Spatial reasoning records:
**********

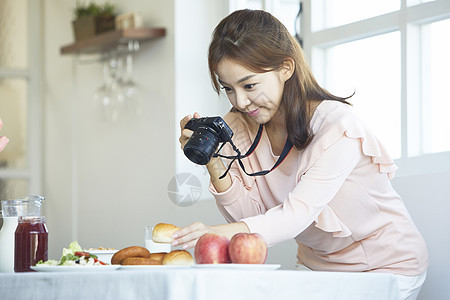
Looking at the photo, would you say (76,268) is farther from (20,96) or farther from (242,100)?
(20,96)

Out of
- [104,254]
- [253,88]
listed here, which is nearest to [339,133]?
[253,88]

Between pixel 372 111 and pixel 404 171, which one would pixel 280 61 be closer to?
pixel 404 171

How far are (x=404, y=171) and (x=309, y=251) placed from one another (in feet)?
2.09

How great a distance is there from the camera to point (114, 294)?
114cm

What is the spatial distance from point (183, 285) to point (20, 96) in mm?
3975

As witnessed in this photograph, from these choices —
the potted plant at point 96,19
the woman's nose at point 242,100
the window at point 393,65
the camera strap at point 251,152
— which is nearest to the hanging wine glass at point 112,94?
the potted plant at point 96,19

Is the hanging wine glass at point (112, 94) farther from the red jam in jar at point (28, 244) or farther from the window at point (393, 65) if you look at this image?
the red jam in jar at point (28, 244)

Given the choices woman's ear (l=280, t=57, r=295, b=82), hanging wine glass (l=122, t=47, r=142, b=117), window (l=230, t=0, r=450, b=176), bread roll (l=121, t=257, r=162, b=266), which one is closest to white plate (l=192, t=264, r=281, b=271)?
bread roll (l=121, t=257, r=162, b=266)

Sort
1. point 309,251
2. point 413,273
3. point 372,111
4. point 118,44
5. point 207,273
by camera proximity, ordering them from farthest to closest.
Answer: point 118,44
point 372,111
point 309,251
point 413,273
point 207,273

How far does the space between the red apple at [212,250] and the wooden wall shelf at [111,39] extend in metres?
2.26

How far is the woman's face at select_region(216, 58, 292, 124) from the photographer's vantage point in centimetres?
169

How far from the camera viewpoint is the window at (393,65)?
7.59 feet

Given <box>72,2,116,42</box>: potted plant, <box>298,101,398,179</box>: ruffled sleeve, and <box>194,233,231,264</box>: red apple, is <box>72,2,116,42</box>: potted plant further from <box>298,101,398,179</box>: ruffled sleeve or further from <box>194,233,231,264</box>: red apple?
<box>194,233,231,264</box>: red apple

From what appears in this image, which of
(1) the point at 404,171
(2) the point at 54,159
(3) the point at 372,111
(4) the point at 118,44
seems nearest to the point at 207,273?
(1) the point at 404,171
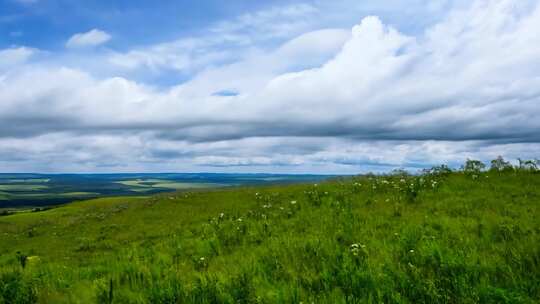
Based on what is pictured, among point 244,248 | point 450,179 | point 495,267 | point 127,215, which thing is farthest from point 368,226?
point 127,215

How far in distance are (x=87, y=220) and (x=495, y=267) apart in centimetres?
3167

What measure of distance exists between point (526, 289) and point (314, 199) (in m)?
13.0

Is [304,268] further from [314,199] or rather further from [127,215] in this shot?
[127,215]

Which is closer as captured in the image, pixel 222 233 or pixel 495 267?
pixel 495 267

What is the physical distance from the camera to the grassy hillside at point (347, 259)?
7.02 m

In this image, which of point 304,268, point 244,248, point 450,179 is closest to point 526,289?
point 304,268

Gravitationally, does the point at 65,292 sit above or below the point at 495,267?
below

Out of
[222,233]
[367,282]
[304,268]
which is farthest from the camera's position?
[222,233]

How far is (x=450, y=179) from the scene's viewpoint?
20000 millimetres

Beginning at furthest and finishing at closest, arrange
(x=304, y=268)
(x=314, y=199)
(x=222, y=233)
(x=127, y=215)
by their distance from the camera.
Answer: (x=127, y=215) < (x=314, y=199) < (x=222, y=233) < (x=304, y=268)

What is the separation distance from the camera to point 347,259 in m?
8.55

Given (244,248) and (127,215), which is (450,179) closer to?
(244,248)

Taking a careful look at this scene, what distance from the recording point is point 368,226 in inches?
479

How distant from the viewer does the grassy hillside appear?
702cm
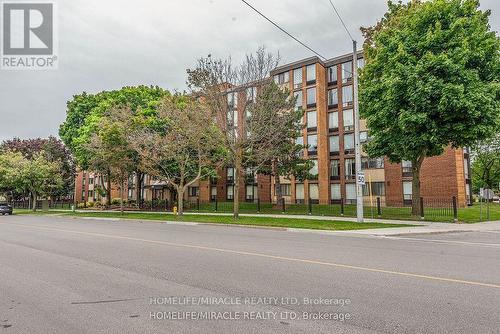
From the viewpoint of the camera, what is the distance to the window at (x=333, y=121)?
140ft

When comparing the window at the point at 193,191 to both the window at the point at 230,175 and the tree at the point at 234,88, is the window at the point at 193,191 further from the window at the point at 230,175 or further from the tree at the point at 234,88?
the tree at the point at 234,88

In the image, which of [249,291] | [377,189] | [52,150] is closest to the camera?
[249,291]

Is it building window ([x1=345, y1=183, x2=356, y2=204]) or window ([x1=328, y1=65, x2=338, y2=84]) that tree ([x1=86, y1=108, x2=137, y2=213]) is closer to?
building window ([x1=345, y1=183, x2=356, y2=204])

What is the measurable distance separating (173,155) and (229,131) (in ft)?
18.9

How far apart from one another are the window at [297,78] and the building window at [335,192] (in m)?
12.9

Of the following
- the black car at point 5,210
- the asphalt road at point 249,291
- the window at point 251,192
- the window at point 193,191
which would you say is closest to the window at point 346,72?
the window at point 251,192

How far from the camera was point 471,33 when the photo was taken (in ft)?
66.2

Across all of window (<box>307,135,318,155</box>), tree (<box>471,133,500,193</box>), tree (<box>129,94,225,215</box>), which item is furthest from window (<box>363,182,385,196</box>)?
tree (<box>129,94,225,215</box>)

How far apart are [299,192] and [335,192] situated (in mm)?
4242

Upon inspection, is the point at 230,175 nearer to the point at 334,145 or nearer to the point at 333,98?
the point at 334,145

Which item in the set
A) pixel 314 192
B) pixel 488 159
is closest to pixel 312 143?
pixel 314 192

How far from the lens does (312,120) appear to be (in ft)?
142

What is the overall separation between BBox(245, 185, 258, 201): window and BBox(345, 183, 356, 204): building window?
1197 centimetres

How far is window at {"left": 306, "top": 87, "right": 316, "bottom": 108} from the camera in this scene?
4303cm
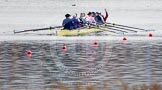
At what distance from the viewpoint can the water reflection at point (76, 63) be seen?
64.3 feet

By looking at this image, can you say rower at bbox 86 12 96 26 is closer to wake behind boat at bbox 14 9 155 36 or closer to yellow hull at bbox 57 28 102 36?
wake behind boat at bbox 14 9 155 36

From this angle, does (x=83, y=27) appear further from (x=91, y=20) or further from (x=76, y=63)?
(x=76, y=63)

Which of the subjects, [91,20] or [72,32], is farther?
[91,20]

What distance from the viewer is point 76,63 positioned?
24125 mm

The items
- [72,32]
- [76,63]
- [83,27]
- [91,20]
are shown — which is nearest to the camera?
[76,63]

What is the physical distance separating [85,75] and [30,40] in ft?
48.3

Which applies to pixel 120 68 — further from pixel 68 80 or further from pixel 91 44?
pixel 91 44

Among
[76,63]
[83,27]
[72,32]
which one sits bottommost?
[76,63]

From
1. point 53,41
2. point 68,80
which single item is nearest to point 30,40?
point 53,41

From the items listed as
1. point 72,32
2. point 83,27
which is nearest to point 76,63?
point 72,32

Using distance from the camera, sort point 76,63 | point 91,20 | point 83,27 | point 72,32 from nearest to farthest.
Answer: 1. point 76,63
2. point 72,32
3. point 83,27
4. point 91,20

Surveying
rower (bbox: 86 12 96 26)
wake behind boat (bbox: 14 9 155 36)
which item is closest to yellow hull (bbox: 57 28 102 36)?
wake behind boat (bbox: 14 9 155 36)

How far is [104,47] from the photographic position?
3162 centimetres

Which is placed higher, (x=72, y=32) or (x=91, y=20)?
(x=91, y=20)
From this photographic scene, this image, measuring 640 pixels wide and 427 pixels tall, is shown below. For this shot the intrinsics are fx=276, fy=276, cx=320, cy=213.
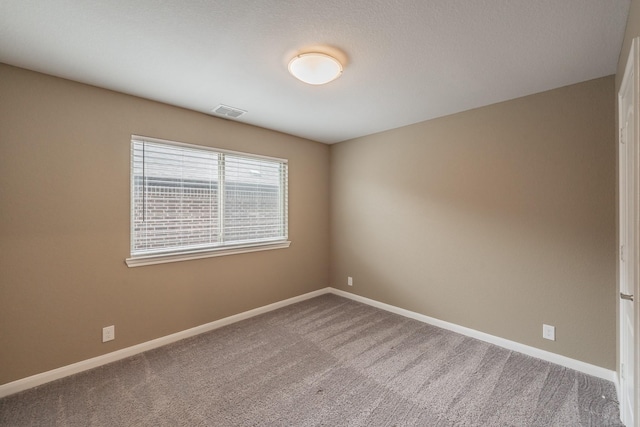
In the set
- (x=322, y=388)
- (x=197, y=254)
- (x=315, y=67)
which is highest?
(x=315, y=67)

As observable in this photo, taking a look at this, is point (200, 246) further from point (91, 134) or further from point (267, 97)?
point (267, 97)

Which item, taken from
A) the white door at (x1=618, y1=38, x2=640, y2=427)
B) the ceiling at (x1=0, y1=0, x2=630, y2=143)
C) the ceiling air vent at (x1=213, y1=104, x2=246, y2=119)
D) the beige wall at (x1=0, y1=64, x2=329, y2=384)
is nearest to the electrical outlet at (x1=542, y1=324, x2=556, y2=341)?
the white door at (x1=618, y1=38, x2=640, y2=427)

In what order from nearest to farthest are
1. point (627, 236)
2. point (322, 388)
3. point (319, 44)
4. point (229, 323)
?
1. point (627, 236)
2. point (319, 44)
3. point (322, 388)
4. point (229, 323)

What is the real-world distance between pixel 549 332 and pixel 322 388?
210cm

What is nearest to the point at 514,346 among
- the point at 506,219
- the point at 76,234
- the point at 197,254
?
the point at 506,219

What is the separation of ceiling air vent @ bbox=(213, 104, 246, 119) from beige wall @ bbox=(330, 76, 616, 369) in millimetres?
1796

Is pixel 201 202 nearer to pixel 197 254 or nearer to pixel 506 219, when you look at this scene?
pixel 197 254

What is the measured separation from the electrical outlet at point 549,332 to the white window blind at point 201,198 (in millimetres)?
3012

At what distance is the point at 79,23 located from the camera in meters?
1.62

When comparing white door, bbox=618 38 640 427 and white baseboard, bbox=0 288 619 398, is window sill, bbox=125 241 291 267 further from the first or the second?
white door, bbox=618 38 640 427

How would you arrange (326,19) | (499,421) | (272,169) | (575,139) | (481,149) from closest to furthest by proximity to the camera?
(326,19)
(499,421)
(575,139)
(481,149)
(272,169)

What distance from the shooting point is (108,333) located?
2.48 m

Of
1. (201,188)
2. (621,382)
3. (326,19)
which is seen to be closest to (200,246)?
(201,188)

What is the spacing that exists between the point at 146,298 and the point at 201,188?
1.24 m
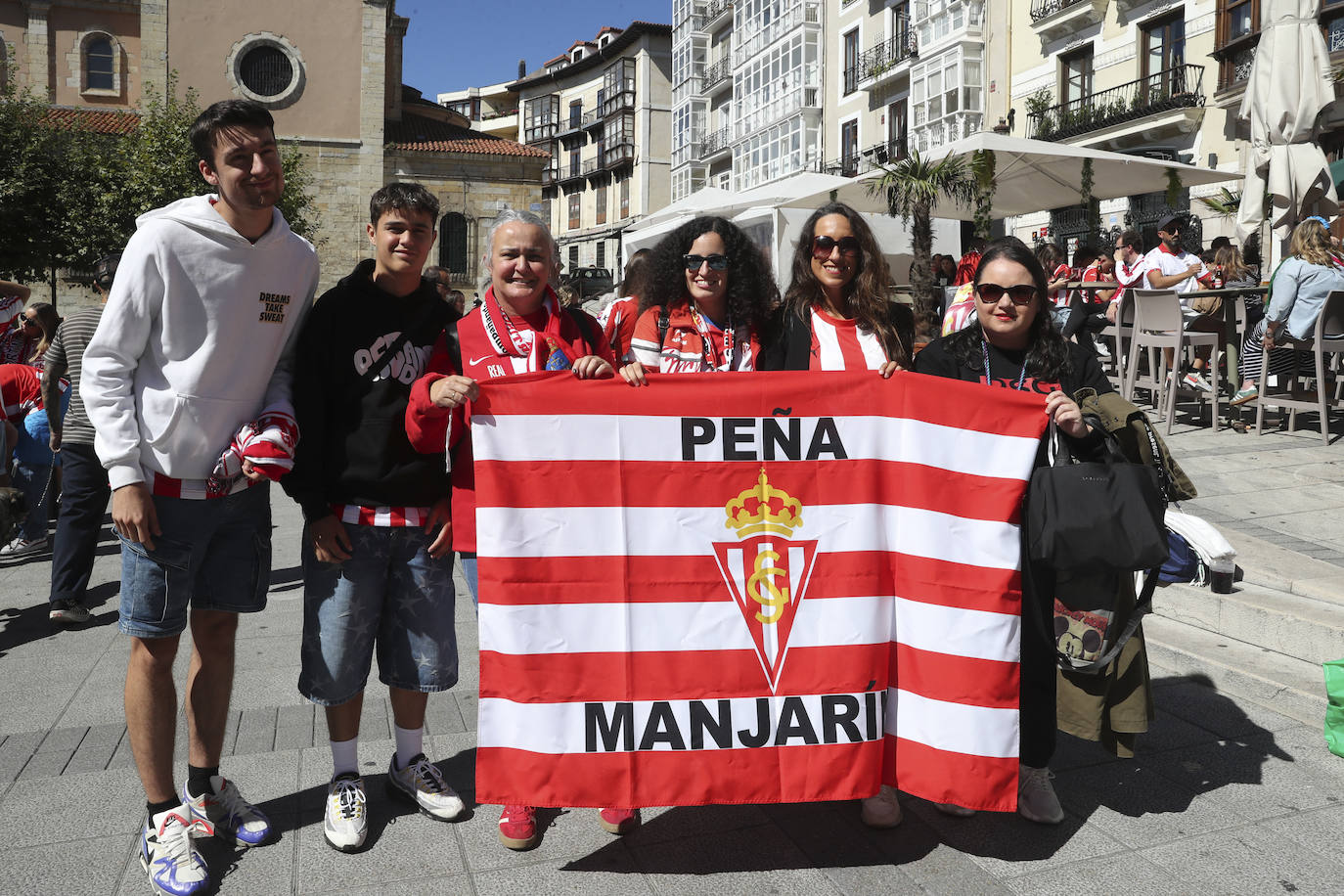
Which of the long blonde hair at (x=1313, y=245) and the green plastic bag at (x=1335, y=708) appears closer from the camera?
the green plastic bag at (x=1335, y=708)

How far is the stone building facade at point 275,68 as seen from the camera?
34219 mm

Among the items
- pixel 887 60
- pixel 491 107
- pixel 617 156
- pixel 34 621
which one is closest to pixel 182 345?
pixel 34 621

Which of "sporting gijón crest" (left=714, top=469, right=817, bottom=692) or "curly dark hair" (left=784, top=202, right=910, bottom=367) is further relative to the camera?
"curly dark hair" (left=784, top=202, right=910, bottom=367)

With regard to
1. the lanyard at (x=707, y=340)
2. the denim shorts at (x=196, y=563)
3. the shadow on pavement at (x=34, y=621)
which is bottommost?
the shadow on pavement at (x=34, y=621)

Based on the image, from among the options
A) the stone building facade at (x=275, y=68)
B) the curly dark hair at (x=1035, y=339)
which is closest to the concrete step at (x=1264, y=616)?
the curly dark hair at (x=1035, y=339)

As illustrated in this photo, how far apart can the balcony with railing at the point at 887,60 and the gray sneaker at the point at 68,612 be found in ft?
107

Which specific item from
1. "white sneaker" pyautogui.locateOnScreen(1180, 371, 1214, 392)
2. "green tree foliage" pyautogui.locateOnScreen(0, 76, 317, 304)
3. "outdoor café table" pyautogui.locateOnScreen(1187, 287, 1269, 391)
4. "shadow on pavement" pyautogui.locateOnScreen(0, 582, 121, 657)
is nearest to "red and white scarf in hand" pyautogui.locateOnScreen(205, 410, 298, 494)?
"shadow on pavement" pyautogui.locateOnScreen(0, 582, 121, 657)

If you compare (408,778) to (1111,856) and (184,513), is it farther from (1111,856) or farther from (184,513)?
(1111,856)

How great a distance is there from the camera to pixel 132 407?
2754mm

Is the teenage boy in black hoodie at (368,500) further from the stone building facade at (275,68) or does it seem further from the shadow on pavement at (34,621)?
the stone building facade at (275,68)

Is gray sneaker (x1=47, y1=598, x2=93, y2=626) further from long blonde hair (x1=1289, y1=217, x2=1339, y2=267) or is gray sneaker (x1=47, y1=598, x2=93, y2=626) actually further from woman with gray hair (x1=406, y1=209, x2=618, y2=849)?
long blonde hair (x1=1289, y1=217, x2=1339, y2=267)

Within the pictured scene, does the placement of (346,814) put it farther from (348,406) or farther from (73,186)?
(73,186)

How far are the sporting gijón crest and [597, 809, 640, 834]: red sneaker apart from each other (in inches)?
24.3

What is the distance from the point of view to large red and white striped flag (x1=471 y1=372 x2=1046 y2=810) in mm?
2910
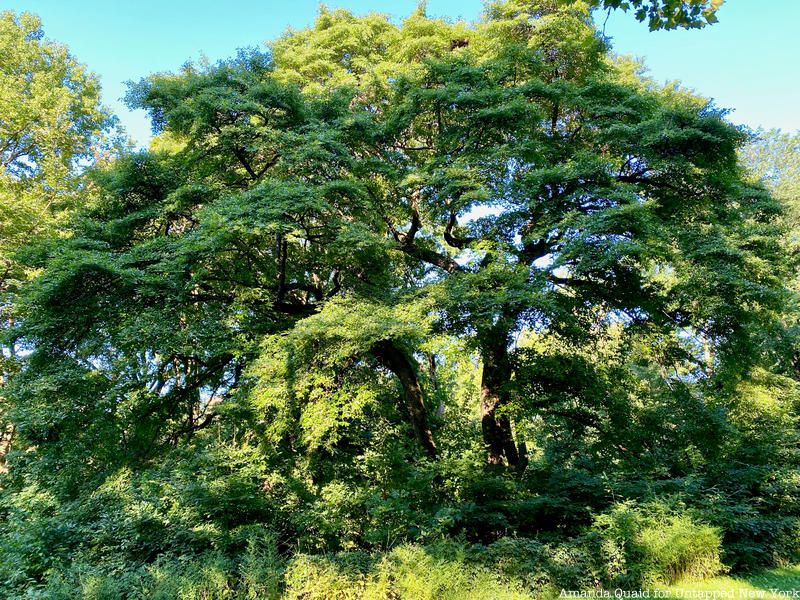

**********

_What the exercise asks_. Collect every line in the items above that contains the word "placed", copying each one in full.

_Answer to the task_.
How far are (x=404, y=171) and (x=309, y=251) placed from one another (in feet)?
Which is placed higher, (x=72, y=32) or (x=91, y=20)?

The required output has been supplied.